You’re using distributed memory parallelism, so you do not need threads. pmap will automatically run the function on free workers. However for such a small function you’ll not find any advantage by using more workers, as communication time will swamp gains from parallel execution.

By the way since you’re using PBS, consider looking into ClusterManagers.jl if you want to use more than one node.

1 Like

you might actually want to use 24 threads on each node. but then you’ll have to call some threading operations…

like within your real function you might do @threads to parallelize across threads

Thank you @jishnub. Yes, for now I simply request 1 node and a certain number of cores on that node through PBS script. Then, I simply load processes using addprocs in my julia code. This seems to be working well for now. Also, yes for this small function sqr this will not be much helpful, but in my actual code I have another function that does large computation.
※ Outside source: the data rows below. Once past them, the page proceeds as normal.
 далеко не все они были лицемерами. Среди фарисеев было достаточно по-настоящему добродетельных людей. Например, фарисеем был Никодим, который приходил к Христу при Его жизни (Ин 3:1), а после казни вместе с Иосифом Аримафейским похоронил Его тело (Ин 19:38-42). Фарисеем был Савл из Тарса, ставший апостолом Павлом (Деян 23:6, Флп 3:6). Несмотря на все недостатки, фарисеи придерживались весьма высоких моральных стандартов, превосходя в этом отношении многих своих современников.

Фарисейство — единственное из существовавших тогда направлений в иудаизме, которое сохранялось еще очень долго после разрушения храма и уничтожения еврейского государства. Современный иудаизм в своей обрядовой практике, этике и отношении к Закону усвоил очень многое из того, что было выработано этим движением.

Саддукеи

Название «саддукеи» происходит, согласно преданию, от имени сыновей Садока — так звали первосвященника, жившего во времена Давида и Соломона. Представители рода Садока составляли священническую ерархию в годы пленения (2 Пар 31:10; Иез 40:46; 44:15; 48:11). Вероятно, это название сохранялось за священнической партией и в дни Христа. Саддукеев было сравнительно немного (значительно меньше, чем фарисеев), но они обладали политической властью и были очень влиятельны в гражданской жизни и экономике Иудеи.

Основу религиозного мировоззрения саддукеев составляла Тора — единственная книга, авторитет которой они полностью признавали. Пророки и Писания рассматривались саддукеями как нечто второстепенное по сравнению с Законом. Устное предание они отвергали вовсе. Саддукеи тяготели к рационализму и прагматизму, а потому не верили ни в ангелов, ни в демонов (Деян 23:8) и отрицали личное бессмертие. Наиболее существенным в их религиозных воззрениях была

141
Regarding using multiple nodes, I do plan to use more than one node, but since I am not sure how pmap actually behaves when the cores are present on different nodes, thus so far I have been avoiding it. As you said, I will probably look into ClusterManagers.jl for this.

Hi Daniel,

I guess what you have mentioned is a different method of parallelization using @threads macro. This falls under multi-threading and not distributed computing as far as I know (please correct me if I am wrong). And for using @threads macro, I indeed need to specify JULIA_NUM_THREADS in my before script as pointed by @jishnub. Right?

Additionally, I have tried using @threads macro but couldn’t get better parallelization as I do with pmap for some reason, so I have been sticking to pmap for now.
Is multi-threading preferred over distributed processing (or the other way round) in certain scenarios?

pmap will map your problem across multiple machines… Within that machine you can map your problem across multiple threads. They complement each other.

Okay. I get what you’re saying but I am not sure how will I achieve this in an actual code. For example I requested 2 nodes with 24 cores each and then I added 48 threads using JULIA_NUM_THREADS=48. Also, I loaded some processes using addprocs. Now, how will I use pmap and @threads together. Should I just write them both in front of my function that needs to be parallelized. Can you please give a simple example of doing so?

first since your nodes have 24 CPUs you should make the NUM_THREADS be close to 24, like at most maybe 26 (sometimes it can help to have some oversubscription)

then, how to use?

pmap will map across machines… so write the function that you pmap to use @threads, and then each machine will use multiple threads.

Okay. I will probably try this out on some of my code and see how it works. Thank you!